These are the key concepts you need to understand to accurately answer the question.

Rate Law
The rate law defines how the speed of a chemical reaction depends on the concentration of its reactants. In the exercise provided, the goal was to find the rate law for the decomposition of penicillin. The rate law expression often takes the form:

\[\text{Rate} = k [A]^n\]where:
  • \( k \) is the rate constant.
  • \([A]\) is the concentration of the reactant.
  • \( n \) is the reaction order.
The exercise aimed to deduce these variables through the analysis of provided data. By plotting various potential transformations of the data, one determines the relationship best describing how the concentration affects the reaction speed.
Reaction Order
The reaction order is an important aspect of the rate law and indicates how the concentration of a reactant affects the rate of reaction.
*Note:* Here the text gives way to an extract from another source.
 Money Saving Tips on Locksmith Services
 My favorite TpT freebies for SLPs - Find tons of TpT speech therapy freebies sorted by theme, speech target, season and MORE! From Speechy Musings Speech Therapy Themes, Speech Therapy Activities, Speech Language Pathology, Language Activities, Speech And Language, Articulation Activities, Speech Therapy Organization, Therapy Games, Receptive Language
In the given case of penicillin decomposition:
  • A zero-order reaction shows that the reaction rate is independent of the concentration of the reactant.
  • A first-order reaction shows that the reaction rate is directly proportional to the concentration of the reactant.
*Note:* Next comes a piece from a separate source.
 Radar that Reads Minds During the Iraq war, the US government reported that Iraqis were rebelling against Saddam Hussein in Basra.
  • A second-order reaction indicates an exponential dependency; for example, doubling the concentration quadruples the rate.
Through plotting ln(activity) vs. time, it was found that the reaction is first-order, meaning the change in activity (or concentration) is logarithmically dependent on time.
Rate Constant
The rate constant \( k \) is a crucial component of the rate law. It mathematically defines the rate of reaction independent of reactant concentrations. For first-order reactions, it can be determined from the slope of the linear plot of ln(concentration) vs. time:

\[ \text{Rate constant} \ (k) = -\text{slope of the plot}\]In the penicillin decomposition case, once the reaction was identified as first-order, the rate constant was calculated as follows. If, for example, the slope of the ln(activity) vs. time plot was found to be \(-0.2\) weeks\(^{-1}\), then \(k\) is 0.2 weeks\(^{-1}\). This constant is crucial for predicting how fast the penicillin will decompose over time.
First-Order Reaction
A first-order reaction is characterized by the rate of the reaction being proportional to the concentration of one reactant. This is clearly exemplified in the penicillin study, where plotting ln(activity) vs. time yielded a straight line. This linear relationship:

\[\text{ln}[A]_t = -kt + \text{ln}[A]_0\]
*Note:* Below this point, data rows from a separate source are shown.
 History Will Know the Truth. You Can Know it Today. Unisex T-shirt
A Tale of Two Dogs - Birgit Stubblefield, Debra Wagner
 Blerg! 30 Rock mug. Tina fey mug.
  • \( [A]_t \) is the concentration at time \( t \).
  • \( [A]_0 \) is the initial concentration.
This equation illustrates that as time (\( t \)) progresses, the logarithm of the concentration decreases linearly, defining a typical first-order kinetic behavior. Such knowledge helps in predicting the decay and managing the storage of sensitive compounds like penicillin.
Antibiotic Decomposition
Antibiotic decomposition is a key concern in medicine, especially with sensitive drugs like penicillin. Decomposition refers to the reduction in activity or potency of the antibiotic over time, often sped up by factors such as temperature or incorrect storage conditions. The exercise focused on determining the rate at which penicillin decomposes at a specific pH level and temperature.
  • Understanding the decomposition kinetics helps in predicting the shelf life of the drug.
  • Ensures proper dosing of effective antibiotics in clinical settings.
  • Gives insights into manufacturing and distribution conditions to maintain drug efficacy.
This knowledge is especially critical for life-saving drugs that must retain their potency to prevent and treat infections efficiently.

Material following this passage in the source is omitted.